Interning - Building a Status Page for Microservice Clusters
As Marian and Puja before me, I want to introduce myself. 25 years ago I was born in east Germany and moved to a small city near Cologne a few years later. After 3 years of training and one year as a full time media designer, I realised that I had to find a different profession, which would fit my new found interest in computer science, so I decided to study computer science.
Currently I’m in the third semester at Hochschule Bonn-Rhein-Sieg. While working on side projects, I realized that deploying your software can be a stressful task. That’s when I learned about what the people at Giant Swarm are working on. After hearing about how they would give developers the ability to deploy and scale their applications as simple as possible and their approach towards company culture, I instantly wanted to be part of it. I got in touch with a friend of mine, who’s working at Giant Swarm.
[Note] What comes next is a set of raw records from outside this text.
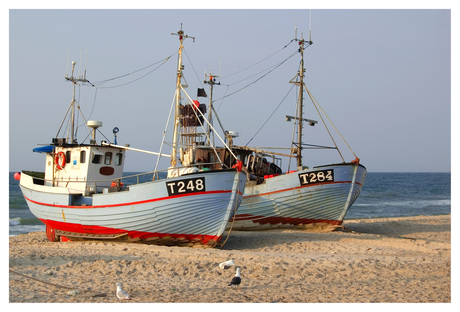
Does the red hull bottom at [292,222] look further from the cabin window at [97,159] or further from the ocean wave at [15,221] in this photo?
the ocean wave at [15,221]

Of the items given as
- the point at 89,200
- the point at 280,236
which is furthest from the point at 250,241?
the point at 89,200

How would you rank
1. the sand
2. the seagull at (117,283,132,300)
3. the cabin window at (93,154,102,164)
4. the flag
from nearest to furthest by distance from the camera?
the seagull at (117,283,132,300), the sand, the cabin window at (93,154,102,164), the flag

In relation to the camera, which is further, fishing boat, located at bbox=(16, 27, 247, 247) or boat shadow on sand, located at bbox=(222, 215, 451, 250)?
boat shadow on sand, located at bbox=(222, 215, 451, 250)

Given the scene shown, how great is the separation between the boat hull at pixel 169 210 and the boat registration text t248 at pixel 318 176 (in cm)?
434

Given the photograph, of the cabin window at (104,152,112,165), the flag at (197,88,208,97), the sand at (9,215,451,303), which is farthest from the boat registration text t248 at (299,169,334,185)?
the flag at (197,88,208,97)

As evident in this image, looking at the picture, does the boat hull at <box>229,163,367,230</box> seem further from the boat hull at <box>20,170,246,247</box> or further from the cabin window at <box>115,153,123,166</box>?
the cabin window at <box>115,153,123,166</box>

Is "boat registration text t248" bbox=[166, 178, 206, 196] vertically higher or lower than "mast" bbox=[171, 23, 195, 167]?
lower

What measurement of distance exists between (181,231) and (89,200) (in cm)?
349

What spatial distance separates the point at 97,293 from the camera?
7316 millimetres

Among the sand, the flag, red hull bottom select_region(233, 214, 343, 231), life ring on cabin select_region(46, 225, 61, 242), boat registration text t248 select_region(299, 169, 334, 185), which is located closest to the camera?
the sand

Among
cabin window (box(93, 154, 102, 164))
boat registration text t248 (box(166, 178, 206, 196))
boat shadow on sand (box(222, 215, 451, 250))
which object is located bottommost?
boat shadow on sand (box(222, 215, 451, 250))

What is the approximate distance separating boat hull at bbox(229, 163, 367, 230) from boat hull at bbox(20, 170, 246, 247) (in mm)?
4351

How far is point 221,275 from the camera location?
8773 mm

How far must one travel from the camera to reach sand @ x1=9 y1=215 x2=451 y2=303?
23.9ft
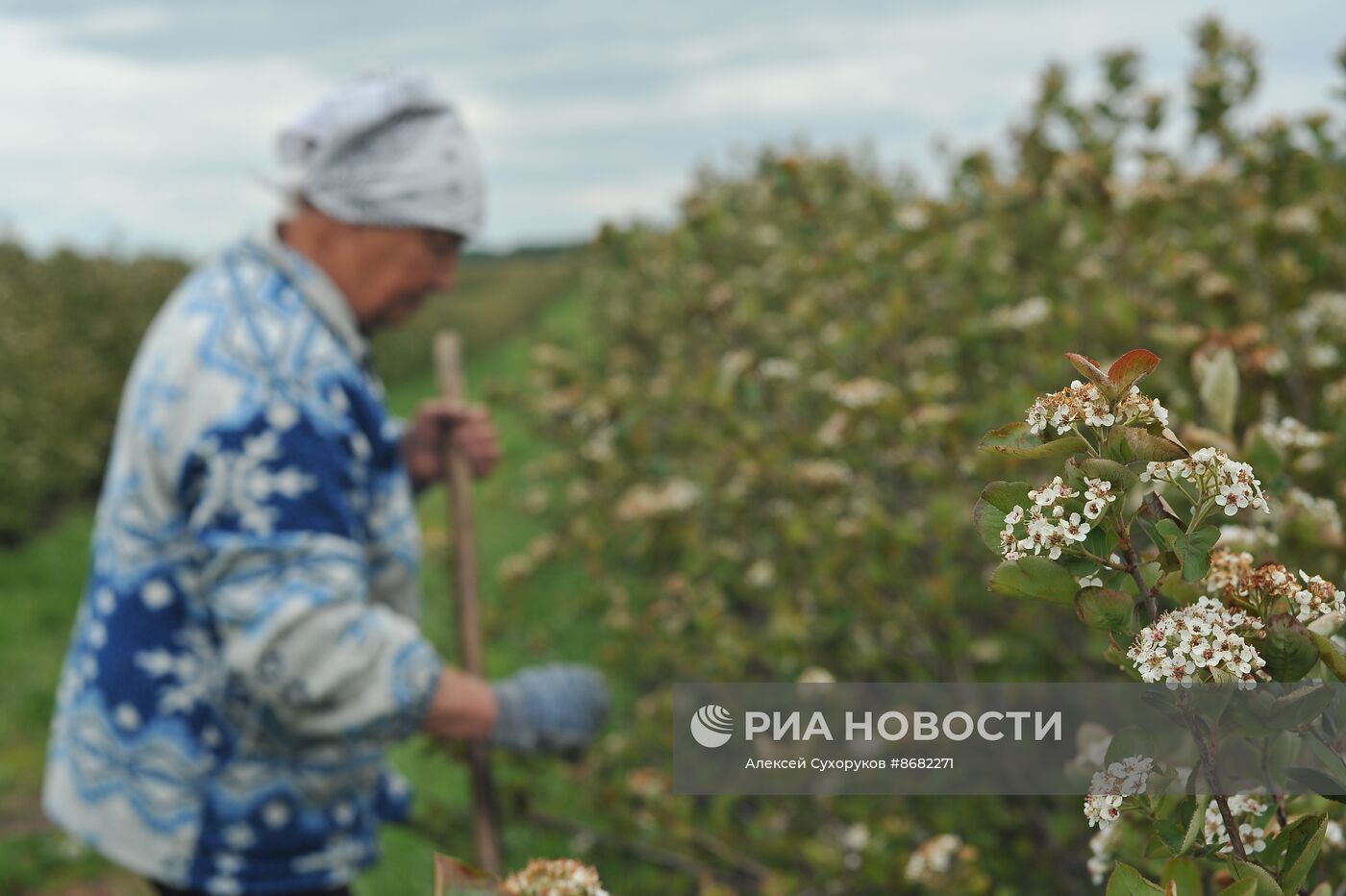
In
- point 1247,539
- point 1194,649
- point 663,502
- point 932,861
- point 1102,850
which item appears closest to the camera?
point 1194,649

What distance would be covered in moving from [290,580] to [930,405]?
1292 mm

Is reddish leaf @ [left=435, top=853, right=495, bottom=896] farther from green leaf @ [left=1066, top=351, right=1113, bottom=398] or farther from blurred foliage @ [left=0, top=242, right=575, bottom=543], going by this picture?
blurred foliage @ [left=0, top=242, right=575, bottom=543]

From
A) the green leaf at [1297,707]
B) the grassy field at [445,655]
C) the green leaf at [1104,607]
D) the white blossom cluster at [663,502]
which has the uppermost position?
the green leaf at [1104,607]

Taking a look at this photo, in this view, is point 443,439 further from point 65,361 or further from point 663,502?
point 65,361

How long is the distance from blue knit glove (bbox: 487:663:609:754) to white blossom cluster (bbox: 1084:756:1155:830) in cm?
185

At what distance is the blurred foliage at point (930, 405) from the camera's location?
2.28m

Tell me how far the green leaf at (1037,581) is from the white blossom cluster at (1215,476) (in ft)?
0.28

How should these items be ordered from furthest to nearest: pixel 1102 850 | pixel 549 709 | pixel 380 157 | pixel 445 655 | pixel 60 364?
pixel 60 364, pixel 445 655, pixel 549 709, pixel 380 157, pixel 1102 850

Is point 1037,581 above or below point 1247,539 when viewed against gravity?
above

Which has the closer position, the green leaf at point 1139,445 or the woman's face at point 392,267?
the green leaf at point 1139,445

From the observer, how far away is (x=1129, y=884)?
0.74 metres

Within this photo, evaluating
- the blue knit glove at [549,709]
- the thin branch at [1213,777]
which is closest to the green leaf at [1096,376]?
the thin branch at [1213,777]

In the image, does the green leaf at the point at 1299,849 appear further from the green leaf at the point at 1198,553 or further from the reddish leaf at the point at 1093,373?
the reddish leaf at the point at 1093,373

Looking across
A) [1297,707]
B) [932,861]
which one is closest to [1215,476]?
[1297,707]
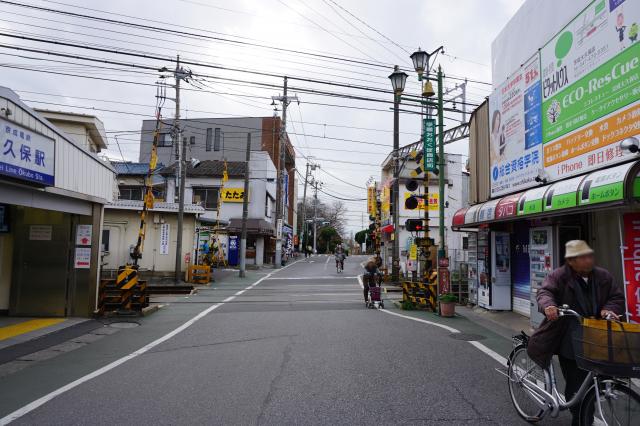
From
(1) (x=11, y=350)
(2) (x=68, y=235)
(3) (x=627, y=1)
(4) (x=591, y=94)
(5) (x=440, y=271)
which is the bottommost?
(1) (x=11, y=350)

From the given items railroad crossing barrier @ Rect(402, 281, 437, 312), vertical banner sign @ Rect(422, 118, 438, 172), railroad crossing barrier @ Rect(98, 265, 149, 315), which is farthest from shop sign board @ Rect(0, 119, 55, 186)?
vertical banner sign @ Rect(422, 118, 438, 172)

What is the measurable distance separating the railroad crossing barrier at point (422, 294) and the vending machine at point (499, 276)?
141 cm

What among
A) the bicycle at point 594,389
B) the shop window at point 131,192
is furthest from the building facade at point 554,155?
the shop window at point 131,192

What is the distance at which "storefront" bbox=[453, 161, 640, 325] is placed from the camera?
6.58 meters

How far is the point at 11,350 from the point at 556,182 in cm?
1038

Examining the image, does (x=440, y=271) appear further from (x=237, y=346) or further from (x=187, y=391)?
(x=187, y=391)

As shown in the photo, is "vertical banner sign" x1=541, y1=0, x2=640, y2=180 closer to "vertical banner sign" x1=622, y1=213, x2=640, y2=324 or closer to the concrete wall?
"vertical banner sign" x1=622, y1=213, x2=640, y2=324

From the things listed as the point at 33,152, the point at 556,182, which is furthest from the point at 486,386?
the point at 33,152

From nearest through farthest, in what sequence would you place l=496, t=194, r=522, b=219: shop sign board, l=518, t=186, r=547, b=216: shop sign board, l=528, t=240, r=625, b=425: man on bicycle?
l=528, t=240, r=625, b=425: man on bicycle < l=518, t=186, r=547, b=216: shop sign board < l=496, t=194, r=522, b=219: shop sign board

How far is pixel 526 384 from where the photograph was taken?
4.41 m

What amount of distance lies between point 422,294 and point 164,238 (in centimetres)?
1420

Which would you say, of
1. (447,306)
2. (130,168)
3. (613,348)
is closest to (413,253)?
(447,306)

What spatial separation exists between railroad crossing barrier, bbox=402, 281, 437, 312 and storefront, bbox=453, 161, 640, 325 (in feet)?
4.61

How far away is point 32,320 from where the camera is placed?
10586 mm
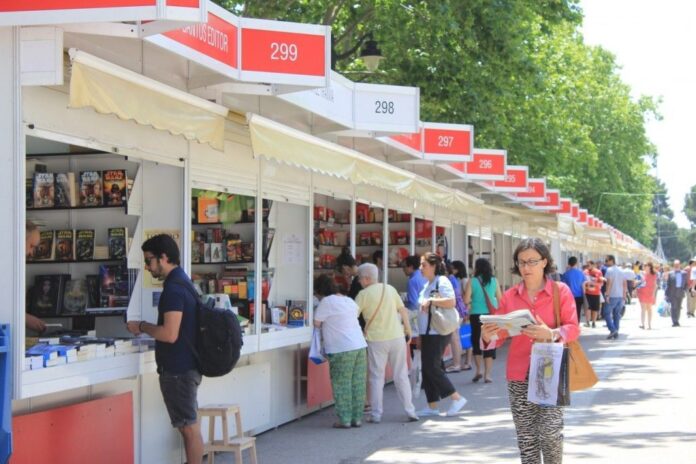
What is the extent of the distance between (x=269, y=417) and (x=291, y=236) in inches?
76.8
After a presentation and meeting the team, both Giant Swarm and I thought it would be a good fit and they hired me as their first intern.
As my first project I’m working on the Giant Swarm status page. So why do we need a status page? Since transparency is very important to us, we want to give our customers an easy way to see the status of our services. We build our service for developers and as developers expect APIs, providing an API for our status is mandatory (and a first step towards having a status page).
Researching status page providers, which match our requirements, we decided to go with statuspage.io, because they provide a user API, built in support for Pingdom, and convincing reference customers. To provide statuspage.io with metric data and a status of our services we decided to go with Pingdom, because of their stability and seamless integration with statuspage.io.
Currently our status page is still in alpha, because getting reliable status information on a distributed service architecture like ours is a challenge in and of itself. But we are tackling them right now. In a classic one-server infrastructure (or multiple virtual machines running on one server), we could ping the server and see if it’s up. But our infrastructure consists of clusters, which provide a service like the Application Cluster. Each cluster consists of multiple machines running various containers. In order to determine whether a service like our API is running, we have to check if all the needed containers are running and provide this information to Pingdom, which is not a trivial task.
In the near future our status page will provide an easy and reliable way for our customers to know if our (and their) services are up. Personally, I’m excited to work with tremendously experienced developers on new technologies (microservices, containers, orchestration, etc.), which I believe will change the way how developers think about their applications and how Ops will think about their systems.
Disclosure: An earlier version of this post contained the URL to the status page and API endpoint. Since the information provided via that page and API is by no means reliable, we removed it to avoid propagation of false information. For now, please consult our Gitter chat to get in-time updates on the status of our systems.